Histone acetyltransferase p300, but not PCAF, stimulates rDNA transcription in vitro. Truncated template assays were carried out using extracts from N1S1 cells, the rat rDNA promoter (–286 +624) and increasing amounts of p300 and PCAF as described in Materials and Methods. After the transcription reaction, an internal standard was added to correct for the recovery of transcripts and the transcripts were purified by phenol extraction and ethanol precipitation. The transcripts were resolved by electrophoresis on urea–acrylamide gels, the gels were dried and and transcription quantitated with a Molecular Dynamics PhosphorImager.
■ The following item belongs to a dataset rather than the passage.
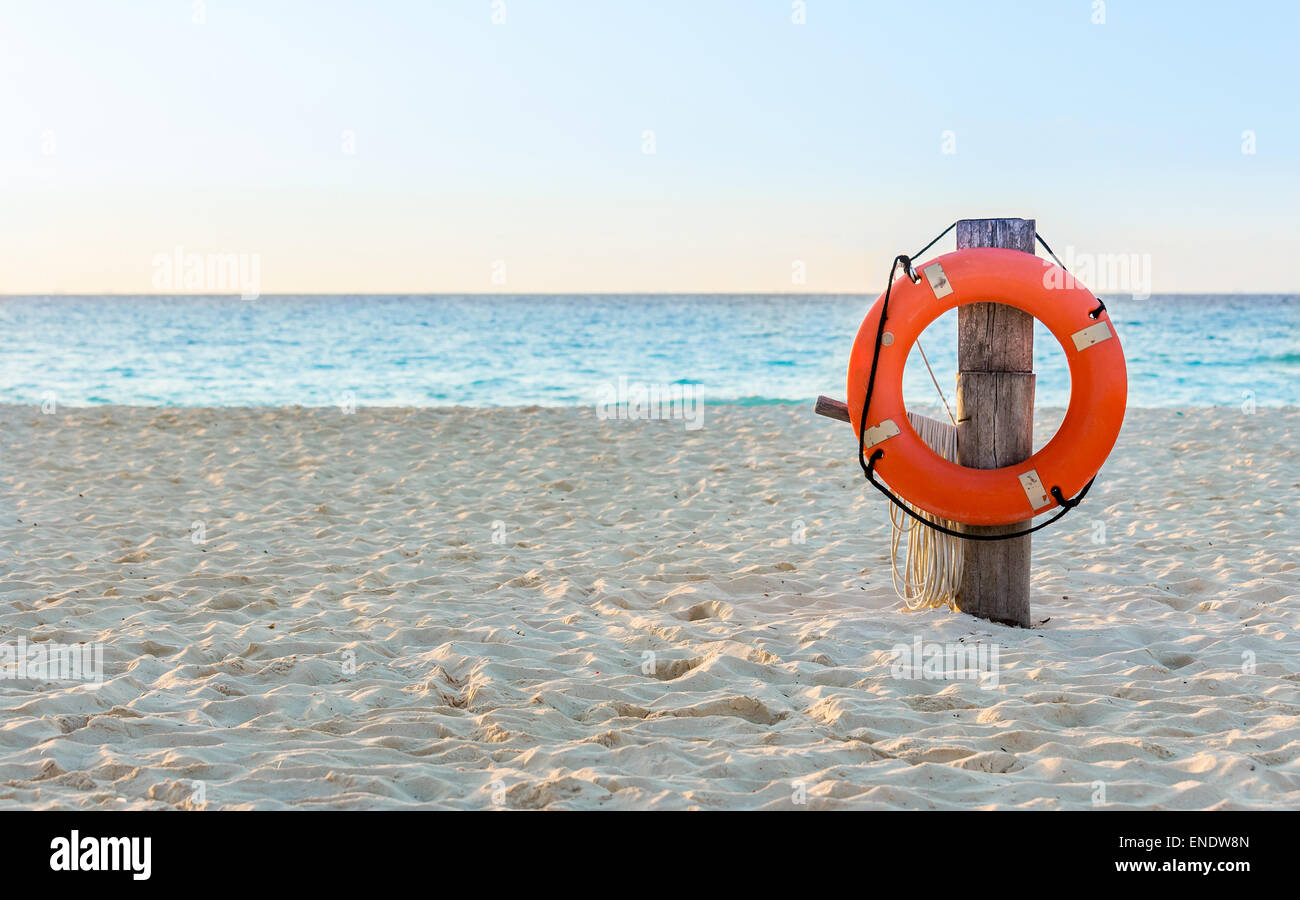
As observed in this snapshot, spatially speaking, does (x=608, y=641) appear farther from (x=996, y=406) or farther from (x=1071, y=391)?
(x=1071, y=391)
The results in each reaction were normalized for recovery of the internal standard and stimulation was determined by comparison of the ratios of the authentic transcript to the internal standard. (A) The in vitro transcription assay shows stimulation of rDNA transcription by p300. The assays included 1.5 and 2.0 µl of affinity-purified p300 (concentration ∼1 mg/ml). (B) Transcription in the presence of 1 and 2 µl (concentration ∼1mg/ml) of affinity-purified PCAF.

Figure 7

Authentic UBF is acetylated. Proteins were immunopurified from rat hepatoma nuclear extracts using antibodies to UBF or acetyl-lysine bound to protein A–agarose beads (IP) as described in Materials and Methods. The immunoprecipitated proteins were washed, boiled in SDS buffer, fractionated by SDS–PAGE and transferred to Immobilon P membranes. One-half or one-sixth of the respective immunoprecipitates (as indicated) was loaded on the gel. Blots were probed using an antibody to either UBF or acetyl-lysine. The arrows indicate the different forms of UBF (UBF1, UBF2 and a slow migrating form of UBF that appeared to be hyperacetylated, UBF-Ac).

Figure 8

CBP is present in the nucleolus. MRF cells were stained with either anti-CBP (green) or anti-UBF antibody (red) as described in Materials and Methods. In the merged image yellow denotes co-localization of CBP and UBF in the nucleolus.